Only the lines from the line holding "What distance from" through the final line of the entries below are to be returned, exactly as they stand.
## Start Dataset records
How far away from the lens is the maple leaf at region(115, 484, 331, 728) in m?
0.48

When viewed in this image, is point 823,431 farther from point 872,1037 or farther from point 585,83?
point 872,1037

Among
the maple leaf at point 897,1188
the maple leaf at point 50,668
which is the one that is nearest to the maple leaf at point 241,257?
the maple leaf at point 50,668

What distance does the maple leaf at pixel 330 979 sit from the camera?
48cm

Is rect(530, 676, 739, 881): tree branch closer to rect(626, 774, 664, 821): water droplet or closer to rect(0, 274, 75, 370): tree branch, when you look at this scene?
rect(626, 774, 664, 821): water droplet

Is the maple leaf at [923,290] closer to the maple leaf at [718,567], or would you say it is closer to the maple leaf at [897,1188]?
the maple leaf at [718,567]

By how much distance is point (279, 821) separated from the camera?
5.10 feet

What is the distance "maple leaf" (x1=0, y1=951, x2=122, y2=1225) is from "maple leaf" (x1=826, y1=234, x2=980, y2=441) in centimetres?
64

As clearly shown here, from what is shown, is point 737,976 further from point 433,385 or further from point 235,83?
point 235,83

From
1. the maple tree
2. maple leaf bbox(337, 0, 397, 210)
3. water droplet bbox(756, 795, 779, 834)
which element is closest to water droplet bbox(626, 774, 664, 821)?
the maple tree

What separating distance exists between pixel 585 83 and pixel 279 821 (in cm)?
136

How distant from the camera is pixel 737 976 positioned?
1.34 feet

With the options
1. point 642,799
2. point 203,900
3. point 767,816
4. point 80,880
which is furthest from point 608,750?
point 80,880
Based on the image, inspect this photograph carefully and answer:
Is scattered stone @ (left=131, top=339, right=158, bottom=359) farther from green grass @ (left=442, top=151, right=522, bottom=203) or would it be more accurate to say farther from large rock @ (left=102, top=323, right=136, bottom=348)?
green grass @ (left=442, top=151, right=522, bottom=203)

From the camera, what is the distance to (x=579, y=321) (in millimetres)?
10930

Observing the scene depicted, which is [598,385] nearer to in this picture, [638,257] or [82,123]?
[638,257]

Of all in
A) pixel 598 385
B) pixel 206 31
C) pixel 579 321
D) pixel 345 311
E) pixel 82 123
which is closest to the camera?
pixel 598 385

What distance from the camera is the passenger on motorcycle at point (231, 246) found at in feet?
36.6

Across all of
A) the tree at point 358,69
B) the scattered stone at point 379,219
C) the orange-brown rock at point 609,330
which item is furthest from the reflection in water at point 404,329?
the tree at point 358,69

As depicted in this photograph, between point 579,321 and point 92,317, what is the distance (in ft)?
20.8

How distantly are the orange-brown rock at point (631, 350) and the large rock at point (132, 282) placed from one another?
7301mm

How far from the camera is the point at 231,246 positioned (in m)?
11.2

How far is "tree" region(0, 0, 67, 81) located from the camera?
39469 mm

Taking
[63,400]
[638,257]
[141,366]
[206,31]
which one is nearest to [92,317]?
## End Dataset records
* [Worked solution]:
What distance from the camera is the passenger on motorcycle at point (231, 246) found at in feet?
36.6

Across all of
A) the tree at point 358,69
B) the scattered stone at point 379,219
C) the orange-brown rock at point 609,330
which item is furthest from the reflection in water at point 404,329?
the tree at point 358,69

As depicted in this photograph, between point 579,321 and point 92,317, what is the distance (in ft)?
20.8

How distantly are the orange-brown rock at point (631, 350) and the large rock at point (132, 282) placed from one another?
7301mm

How far from the camera is the point at 231,246 positioned (in m)?
11.2

How far is "tree" region(0, 0, 67, 81) located from the camera?
39469 mm

Taking
[63,400]
[638,257]
[141,366]
[206,31]
which one is nearest to [92,317]?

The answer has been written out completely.